Quelle(s) histoire(s) pour la saison 4?
Il est difficile de savoir quelle histoire va nous raconter la quatrième saison, qui devrait être diffusée à l’automne 2017. Helen semble être décidée à mener une vie tranquille avec Vik, alors que Noah n’a plus sa place à New York, comme en témoigne la scène finale. Quelles histoires ces personnages peuvent-ils encore nous raconter? On peut malheureusement imaginer Noah déménager, pour vivre aux côtés de Juliette, en France ou ailleurs. Retrouver l’excellent Dominic West reste un plaisir, mais il ne va pas falloir gâcher son personnage. L’alchimie ressentie entre Noah et Helen ou Noah et Alison, n’existe pas avec Juliette. The Affair pourrait éventuellement offrir une place plus importante aux enfants adolescents, comme Whitney ou Martin, mais cela a rarement fonctionné dans les séries américaines (Homeland, 24, Dexter).
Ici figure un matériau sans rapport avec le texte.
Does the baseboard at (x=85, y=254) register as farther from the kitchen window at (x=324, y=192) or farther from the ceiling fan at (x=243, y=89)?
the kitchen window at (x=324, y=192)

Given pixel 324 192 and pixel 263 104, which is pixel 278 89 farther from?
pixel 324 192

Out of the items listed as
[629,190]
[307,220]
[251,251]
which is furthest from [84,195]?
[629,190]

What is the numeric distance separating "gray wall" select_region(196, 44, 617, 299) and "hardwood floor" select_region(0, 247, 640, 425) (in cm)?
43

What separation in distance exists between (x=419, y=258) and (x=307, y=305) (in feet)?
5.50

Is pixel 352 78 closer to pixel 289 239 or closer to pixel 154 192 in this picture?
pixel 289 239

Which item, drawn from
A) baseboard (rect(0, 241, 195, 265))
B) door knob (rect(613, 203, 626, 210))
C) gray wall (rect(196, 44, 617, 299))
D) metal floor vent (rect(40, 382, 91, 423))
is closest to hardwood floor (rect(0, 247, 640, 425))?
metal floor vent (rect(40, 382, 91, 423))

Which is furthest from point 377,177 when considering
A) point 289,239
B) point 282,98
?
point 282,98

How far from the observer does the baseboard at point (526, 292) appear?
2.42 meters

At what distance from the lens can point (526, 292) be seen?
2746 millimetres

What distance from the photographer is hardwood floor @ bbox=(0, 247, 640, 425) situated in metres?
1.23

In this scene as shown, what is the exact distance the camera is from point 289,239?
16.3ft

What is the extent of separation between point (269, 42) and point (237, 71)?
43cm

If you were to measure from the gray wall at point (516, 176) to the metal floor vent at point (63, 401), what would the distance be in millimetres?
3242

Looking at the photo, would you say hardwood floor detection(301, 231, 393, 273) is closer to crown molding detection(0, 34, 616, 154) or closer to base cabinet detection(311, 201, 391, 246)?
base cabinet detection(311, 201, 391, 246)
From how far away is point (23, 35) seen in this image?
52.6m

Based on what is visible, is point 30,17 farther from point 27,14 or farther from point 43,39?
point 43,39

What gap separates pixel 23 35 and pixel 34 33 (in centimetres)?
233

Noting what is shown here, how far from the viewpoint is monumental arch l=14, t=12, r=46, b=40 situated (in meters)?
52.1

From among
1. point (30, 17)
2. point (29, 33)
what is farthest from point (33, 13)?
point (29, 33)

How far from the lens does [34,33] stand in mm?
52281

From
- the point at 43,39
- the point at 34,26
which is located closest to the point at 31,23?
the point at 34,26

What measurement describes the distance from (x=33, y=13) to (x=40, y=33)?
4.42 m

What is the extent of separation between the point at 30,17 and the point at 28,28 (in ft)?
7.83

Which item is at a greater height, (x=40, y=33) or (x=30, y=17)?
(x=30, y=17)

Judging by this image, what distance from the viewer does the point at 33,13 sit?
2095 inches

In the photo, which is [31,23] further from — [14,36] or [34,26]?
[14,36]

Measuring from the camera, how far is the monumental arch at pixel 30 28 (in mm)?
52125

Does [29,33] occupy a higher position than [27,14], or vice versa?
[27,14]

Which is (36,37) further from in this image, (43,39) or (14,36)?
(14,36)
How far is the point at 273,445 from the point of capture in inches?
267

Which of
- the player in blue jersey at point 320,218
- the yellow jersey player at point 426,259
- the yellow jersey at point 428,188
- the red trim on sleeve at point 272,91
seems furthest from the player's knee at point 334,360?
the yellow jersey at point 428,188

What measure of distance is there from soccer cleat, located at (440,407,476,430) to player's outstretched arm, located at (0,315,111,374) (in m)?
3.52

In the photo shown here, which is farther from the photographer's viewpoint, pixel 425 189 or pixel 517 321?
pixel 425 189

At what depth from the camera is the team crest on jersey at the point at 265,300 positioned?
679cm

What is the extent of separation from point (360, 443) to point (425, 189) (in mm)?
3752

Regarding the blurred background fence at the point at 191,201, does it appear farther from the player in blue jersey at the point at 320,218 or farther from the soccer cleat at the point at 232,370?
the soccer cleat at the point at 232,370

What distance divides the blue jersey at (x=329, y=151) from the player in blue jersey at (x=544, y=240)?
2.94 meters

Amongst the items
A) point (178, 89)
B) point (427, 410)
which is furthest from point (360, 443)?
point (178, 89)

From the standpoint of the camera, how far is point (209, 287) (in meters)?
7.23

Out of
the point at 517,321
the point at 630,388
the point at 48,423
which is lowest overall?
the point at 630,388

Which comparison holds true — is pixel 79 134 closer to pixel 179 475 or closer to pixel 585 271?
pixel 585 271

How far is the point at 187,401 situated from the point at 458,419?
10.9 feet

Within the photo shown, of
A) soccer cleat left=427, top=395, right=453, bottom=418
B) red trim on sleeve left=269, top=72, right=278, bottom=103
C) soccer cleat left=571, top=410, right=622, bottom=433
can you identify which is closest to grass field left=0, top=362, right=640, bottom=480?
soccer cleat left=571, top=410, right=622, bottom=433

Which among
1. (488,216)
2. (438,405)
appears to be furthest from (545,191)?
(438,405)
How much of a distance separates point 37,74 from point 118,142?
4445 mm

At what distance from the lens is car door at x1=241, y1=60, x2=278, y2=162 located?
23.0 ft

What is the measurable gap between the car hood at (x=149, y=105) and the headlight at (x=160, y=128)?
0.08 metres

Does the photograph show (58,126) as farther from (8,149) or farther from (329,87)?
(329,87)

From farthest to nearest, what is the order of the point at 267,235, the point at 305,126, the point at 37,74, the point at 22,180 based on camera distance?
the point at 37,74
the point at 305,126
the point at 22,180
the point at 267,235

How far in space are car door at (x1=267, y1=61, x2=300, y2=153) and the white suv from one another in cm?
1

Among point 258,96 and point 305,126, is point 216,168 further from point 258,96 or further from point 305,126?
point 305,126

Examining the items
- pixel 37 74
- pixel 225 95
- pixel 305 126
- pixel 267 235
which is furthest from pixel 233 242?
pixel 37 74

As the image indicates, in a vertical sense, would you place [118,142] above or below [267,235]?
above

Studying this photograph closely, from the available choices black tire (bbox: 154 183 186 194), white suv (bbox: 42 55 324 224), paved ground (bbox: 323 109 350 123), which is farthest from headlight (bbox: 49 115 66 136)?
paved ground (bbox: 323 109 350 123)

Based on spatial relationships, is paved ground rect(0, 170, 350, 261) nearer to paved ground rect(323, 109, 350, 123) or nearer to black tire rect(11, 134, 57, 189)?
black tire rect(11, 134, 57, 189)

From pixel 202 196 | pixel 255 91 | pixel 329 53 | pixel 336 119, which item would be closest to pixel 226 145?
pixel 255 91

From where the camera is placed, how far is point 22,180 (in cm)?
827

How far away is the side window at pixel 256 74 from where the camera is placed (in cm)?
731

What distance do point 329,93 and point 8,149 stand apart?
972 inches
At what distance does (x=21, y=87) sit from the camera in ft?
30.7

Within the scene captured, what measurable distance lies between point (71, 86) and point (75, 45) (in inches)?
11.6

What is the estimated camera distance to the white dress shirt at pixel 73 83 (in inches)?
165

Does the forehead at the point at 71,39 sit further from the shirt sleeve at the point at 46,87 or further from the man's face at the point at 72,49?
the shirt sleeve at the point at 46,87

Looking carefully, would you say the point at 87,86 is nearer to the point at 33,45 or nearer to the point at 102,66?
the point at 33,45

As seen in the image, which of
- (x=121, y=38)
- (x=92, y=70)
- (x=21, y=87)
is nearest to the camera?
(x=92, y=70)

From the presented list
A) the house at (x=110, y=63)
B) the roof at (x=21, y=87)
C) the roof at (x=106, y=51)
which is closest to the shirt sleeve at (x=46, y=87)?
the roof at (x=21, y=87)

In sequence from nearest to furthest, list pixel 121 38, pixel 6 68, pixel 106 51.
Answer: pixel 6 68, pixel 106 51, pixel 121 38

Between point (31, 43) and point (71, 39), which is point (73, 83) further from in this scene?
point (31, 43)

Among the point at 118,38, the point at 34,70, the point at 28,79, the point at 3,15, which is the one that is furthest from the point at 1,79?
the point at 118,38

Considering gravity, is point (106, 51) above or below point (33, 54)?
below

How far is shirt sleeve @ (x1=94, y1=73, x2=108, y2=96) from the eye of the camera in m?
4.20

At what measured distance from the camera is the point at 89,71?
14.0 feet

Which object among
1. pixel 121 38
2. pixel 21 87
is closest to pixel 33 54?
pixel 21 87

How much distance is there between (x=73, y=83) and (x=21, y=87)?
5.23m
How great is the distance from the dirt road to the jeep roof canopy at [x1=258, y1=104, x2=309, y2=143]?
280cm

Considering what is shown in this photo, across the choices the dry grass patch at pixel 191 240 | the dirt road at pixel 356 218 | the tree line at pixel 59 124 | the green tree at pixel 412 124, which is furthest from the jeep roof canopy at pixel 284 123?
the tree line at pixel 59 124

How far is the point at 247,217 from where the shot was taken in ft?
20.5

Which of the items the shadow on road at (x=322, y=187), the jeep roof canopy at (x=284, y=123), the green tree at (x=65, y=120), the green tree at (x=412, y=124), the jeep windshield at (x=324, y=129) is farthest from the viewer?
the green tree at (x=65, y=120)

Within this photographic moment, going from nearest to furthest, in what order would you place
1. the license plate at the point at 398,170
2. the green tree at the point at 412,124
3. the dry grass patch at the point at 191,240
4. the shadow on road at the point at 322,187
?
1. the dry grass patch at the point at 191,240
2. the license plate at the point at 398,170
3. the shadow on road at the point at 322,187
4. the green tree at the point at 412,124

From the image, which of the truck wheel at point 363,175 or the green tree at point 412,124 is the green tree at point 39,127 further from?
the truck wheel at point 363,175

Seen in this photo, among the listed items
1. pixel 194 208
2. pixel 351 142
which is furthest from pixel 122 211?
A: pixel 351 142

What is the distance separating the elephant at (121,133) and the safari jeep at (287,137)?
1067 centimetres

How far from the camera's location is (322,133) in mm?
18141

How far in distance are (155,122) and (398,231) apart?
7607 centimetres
Et si la quatrième saison était tout simplement celle de Cole? C’est une possibilité. « Dans chaque saison, un personnage a plus à dire ou à vivre que les autres (…) J’espère offrir cette place à Cole s’il y a une quatrième saison », expliquait Sarah Treem, co-créatrice du show à Télérama avant le renouvellement de la série. Joshua Jackson n’a pas toujours été exploité à sa juste valeur. Son personnage est certainement l’un des plus intéressants et le plus sincère dans The Affair. Dans la première saison, il est d’abord présenté comme une brute, presque comme quelqu’un de mauvais. Cette impression ne dure pas, surtout parce qu’on bénéficie enfin de son point de vue dans la deuxième saison. Dévasté par le départ d’Alison, il perd aussi la foi en sa famille, les Lockhart. « Nous sommes maudits. Ma famille est maudite », lance Cole dans le 2×07. Sa famille n’est plus aussi puissante à Montauk, le ranch ne fonctionne plus et la situation financière est désastreuse. L’aîné des frères Lockhart ne parvient plus à maintenir unie sa famille : son frère Scotty est intenable et sa mère Cherry (Marre Winningham) ne croit plus au bonheur de ses fils. En amour comme en famille, Cole encaisse les évènements depuis trop longtemps. Sa nouvelle vie avec Luisa l’a stabilisé, mais pour combien de temps? Son personnage semble tenir sur un fil et pourrait bien finir par lâcher prise. Avec Alison dans les parages, sa vie peut rapidement redevenir explosive. Cole n’est-il finalement pas attiré par le drame et le malheur, représentés par Alison? La quatrième saison pourrait se pencher sur ces interrogations. Après une parenthèse inattendue avec cette troisième saison, la série doit raviver la flamme, pour éviter d’éventuelles infidélités.